### CountVectorizer
The purpose of `CountVectorizer` from the `sklearn.feature_extraction.text` module is to convert a collection of text documents into a matrix of token counts (also known as a "document-term matrix"). In simple terms, it transforms text data into a numerical format that machine learning algorithms can understand.

Here’s a breakdown of its key functionality:

1. **Tokenization**: It splits text into individual tokens (usually words), which are used as features for further analysis.
2. **Vectorization**: It converts the tokens into numeric vectors. Each document is represented as a vector of word frequencies or occurrences in that document.
3. **Feature Extraction**: The tokens are treated as features, allowing text to be used in machine learning models, such as classifiers.

For example, if you have two documents:
- "I love programming"
- "I love machine learning"

`CountVectorizer` will:
- Create a vocabulary: ['I', 'love', 'programming', 'machine', 'learning']
- Create a document-term matrix (each row represents a document, and each column represents a word):
  
| Document  | I | love | programming | machine | learning |
|-----------|---|------|-------------|---------|----------|
| Doc 1     | 1 | 1    | 1           | 0       | 0        |
| Doc 2     | 1 | 1    | 0           | 1       | 1        |

This matrix shows how frequently each word appears in each document.

##### Common Parameters:
- `max_features`: Limits the number of features (words) to the most frequent ones.
- `stop_words`: Ignores common words like "the", "and", etc., which may not be useful for analysis.
- `ngram_range`: Allows for the use of n-grams (pairs or triples of words), rather than just single words.

In summary, `CountVectorizer` is a simple but effective tool for transforming text data into a format suitable for machine learning tasks like text classification or clustering.

### Cosine similarity
Cosine similarity is a metric used to measure how similar two vectors (usually in a multi-dimensional space) are to each other. It's commonly used in fields like natural language processing, information retrieval, and machine learning to compare documents or texts. 

The basic idea behind cosine similarity is to calculate the cosine of the angle between two vectors. If the vectors are close to each other in the space, the cosine of the angle between them will be close to 1, meaning the vectors are very similar. If they are at 90 degrees (orthogonal), the cosine will be 0, meaning there is no similarity. If they are completely opposite, the cosine will be -1.
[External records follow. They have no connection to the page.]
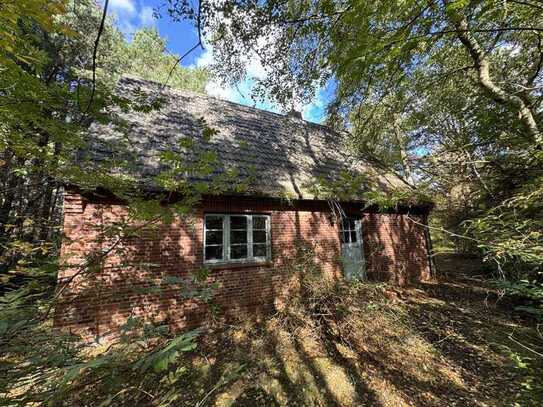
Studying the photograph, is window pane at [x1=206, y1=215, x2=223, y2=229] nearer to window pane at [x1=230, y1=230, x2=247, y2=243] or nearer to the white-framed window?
the white-framed window

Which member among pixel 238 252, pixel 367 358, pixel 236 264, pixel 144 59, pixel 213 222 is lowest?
pixel 367 358

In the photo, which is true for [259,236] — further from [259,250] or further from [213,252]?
[213,252]

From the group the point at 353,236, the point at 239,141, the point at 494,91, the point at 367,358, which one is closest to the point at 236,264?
the point at 239,141

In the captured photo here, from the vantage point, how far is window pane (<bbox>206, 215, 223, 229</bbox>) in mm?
6094

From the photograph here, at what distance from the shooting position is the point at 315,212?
7645 millimetres

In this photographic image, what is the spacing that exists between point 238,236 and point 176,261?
1.62 m

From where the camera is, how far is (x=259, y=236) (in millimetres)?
6699

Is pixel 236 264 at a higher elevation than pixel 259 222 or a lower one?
lower

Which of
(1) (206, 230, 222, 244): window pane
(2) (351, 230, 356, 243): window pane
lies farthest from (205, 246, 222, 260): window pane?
(2) (351, 230, 356, 243): window pane

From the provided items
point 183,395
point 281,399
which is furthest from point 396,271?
point 183,395

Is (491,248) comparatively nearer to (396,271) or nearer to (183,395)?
(183,395)

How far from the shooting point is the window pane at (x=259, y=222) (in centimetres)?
665

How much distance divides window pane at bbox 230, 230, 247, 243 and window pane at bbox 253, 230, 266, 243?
306mm

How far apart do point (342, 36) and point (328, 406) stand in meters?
5.01
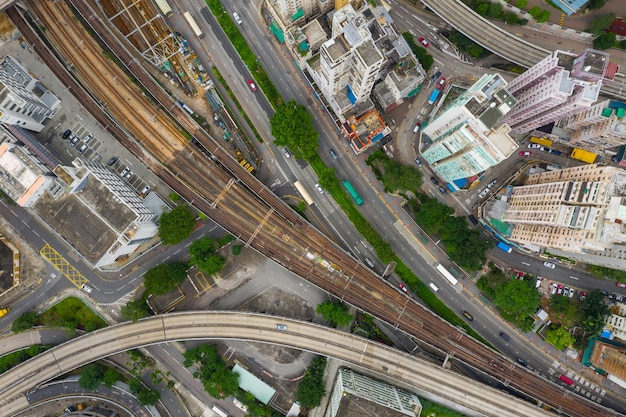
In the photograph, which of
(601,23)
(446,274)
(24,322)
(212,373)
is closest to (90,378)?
(24,322)

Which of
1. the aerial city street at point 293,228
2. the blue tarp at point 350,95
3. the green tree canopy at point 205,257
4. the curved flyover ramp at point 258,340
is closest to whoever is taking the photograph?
the blue tarp at point 350,95

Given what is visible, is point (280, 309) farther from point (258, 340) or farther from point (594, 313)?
point (594, 313)

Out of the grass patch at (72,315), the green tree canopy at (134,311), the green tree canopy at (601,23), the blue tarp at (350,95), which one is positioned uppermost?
the blue tarp at (350,95)

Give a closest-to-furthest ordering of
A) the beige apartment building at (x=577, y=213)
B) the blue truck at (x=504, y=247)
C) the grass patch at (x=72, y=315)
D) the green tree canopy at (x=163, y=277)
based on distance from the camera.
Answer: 1. the beige apartment building at (x=577, y=213)
2. the green tree canopy at (x=163, y=277)
3. the grass patch at (x=72, y=315)
4. the blue truck at (x=504, y=247)

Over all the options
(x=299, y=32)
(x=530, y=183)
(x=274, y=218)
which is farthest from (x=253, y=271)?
(x=530, y=183)

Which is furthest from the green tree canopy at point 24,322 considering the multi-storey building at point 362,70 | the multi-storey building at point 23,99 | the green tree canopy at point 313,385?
the multi-storey building at point 362,70

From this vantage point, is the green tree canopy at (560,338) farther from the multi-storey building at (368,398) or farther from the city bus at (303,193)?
the city bus at (303,193)

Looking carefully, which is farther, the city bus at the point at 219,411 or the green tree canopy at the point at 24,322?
the city bus at the point at 219,411
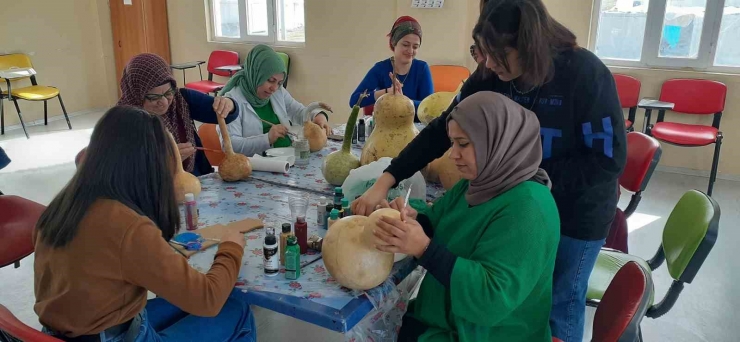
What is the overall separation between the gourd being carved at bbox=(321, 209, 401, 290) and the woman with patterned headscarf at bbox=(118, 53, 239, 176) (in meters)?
1.05

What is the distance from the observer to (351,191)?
208cm

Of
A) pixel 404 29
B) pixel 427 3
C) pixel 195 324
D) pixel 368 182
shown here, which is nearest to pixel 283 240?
pixel 195 324

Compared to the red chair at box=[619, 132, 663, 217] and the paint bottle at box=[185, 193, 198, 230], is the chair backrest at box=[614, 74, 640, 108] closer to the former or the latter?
the red chair at box=[619, 132, 663, 217]

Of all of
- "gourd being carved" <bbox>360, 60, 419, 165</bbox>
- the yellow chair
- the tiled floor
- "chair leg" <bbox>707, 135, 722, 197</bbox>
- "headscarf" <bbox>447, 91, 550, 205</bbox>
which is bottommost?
the tiled floor

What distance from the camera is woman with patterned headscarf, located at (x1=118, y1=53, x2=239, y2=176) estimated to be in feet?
8.03

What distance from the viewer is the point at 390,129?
238 centimetres

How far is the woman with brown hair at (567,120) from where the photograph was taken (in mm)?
1603

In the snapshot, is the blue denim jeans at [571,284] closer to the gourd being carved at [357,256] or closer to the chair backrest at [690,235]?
the chair backrest at [690,235]

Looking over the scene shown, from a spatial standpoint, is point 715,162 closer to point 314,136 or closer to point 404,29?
point 404,29

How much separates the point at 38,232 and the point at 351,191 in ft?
3.39

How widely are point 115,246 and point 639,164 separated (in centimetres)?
216

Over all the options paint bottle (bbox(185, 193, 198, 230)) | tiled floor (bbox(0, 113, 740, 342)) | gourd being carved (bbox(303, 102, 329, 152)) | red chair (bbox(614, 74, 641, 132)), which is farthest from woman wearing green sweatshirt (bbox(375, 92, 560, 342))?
red chair (bbox(614, 74, 641, 132))

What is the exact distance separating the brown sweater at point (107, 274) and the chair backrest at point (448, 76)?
4166 mm

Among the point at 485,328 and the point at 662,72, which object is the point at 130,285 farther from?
the point at 662,72
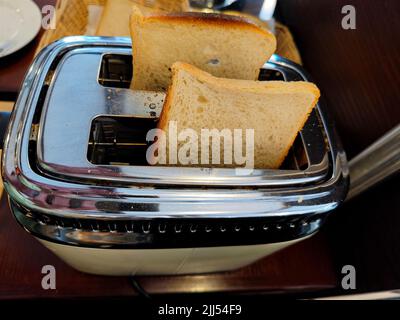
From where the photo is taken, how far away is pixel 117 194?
0.46 meters

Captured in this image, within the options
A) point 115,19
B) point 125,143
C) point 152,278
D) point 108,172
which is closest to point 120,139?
point 125,143

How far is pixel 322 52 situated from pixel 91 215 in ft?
2.31

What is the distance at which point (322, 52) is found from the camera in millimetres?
890

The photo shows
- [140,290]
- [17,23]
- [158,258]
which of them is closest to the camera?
[158,258]

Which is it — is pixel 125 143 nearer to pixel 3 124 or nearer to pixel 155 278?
pixel 3 124

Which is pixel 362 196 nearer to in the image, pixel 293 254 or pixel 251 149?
pixel 293 254

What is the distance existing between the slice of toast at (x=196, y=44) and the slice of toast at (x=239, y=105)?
0.28 feet

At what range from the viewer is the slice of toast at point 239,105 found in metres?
0.49

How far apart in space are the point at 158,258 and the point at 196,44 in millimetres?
335

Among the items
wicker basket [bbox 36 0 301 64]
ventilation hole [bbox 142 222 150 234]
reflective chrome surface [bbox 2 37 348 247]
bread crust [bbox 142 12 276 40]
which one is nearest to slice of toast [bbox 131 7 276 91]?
bread crust [bbox 142 12 276 40]

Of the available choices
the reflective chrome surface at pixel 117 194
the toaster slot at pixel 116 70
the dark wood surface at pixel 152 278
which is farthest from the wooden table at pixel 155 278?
the toaster slot at pixel 116 70

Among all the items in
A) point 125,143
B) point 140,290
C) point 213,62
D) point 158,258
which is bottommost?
point 140,290

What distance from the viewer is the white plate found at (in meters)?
0.85
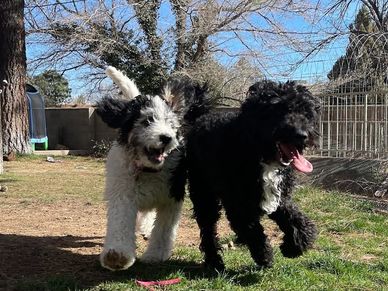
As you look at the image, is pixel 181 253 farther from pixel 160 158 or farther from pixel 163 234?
pixel 160 158

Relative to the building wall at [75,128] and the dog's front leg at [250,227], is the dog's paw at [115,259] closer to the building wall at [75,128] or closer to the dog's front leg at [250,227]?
the dog's front leg at [250,227]

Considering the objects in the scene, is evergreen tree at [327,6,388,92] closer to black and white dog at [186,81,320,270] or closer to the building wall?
black and white dog at [186,81,320,270]

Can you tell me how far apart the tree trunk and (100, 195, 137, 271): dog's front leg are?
11.2m

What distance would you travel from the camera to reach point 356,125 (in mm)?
10711

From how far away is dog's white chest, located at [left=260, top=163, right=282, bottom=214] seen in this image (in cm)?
392

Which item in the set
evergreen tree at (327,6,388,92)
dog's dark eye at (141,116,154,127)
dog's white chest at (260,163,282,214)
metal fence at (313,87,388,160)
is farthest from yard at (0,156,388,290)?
evergreen tree at (327,6,388,92)

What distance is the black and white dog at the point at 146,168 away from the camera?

See this video to completely understand whhat is cosine similarity: https://www.youtube.com/watch?v=e9U0QAFbfLI

![image.png](attachment:image.png)

A **sparse matrix** is a matrix in which most of the elements are zero. In other words, the number of non-zero elements is significantly smaller than the total number of elements in the matrix. Sparse matrices are often encountered in areas like scientific computing, machine learning, and graph theory, where they provide efficient storage and computation, as storing all elements of a sparse matrix would be wasteful.

### Example:

Consider the following 5x5 matrix:

\[
\begin{bmatrix}
0 & 0 & 0 & 0 & 3 \\
0 & 0 & 0 & 0 & 0 \\
0 & 4 & 0 & 0 & 0 \\
0 & 0 & 0 & 0 & 0 \\
0 & 0 & 5 & 0 & 0
\end{bmatrix}
\]

This matrix has 25 elements, and of these, only 3 elements are non-zero (3, 4, and 5). Therefore, it is a sparse matrix. Instead of storing all 25 elements, we can store just the non-zero ones (along with their row and column indices) in a more compact form. This reduces memory usage.

### Compact Storage:
One way to store this sparse matrix efficiently is to use **coordinate list (COO)** format or **compressed sparse row (CSR)** format, which only stores the non-zero values and their respective positions.

For example, using the COO format, the matrix can be represented as:

- Non-zero values: `[3, 4, 5]`
- Row indices: `[0, 2, 4]`
- Column indices: `[4, 1, 2]`

This is a much more efficient representation because it only stores the non-zero values along with their positions, instead of the entire matrix.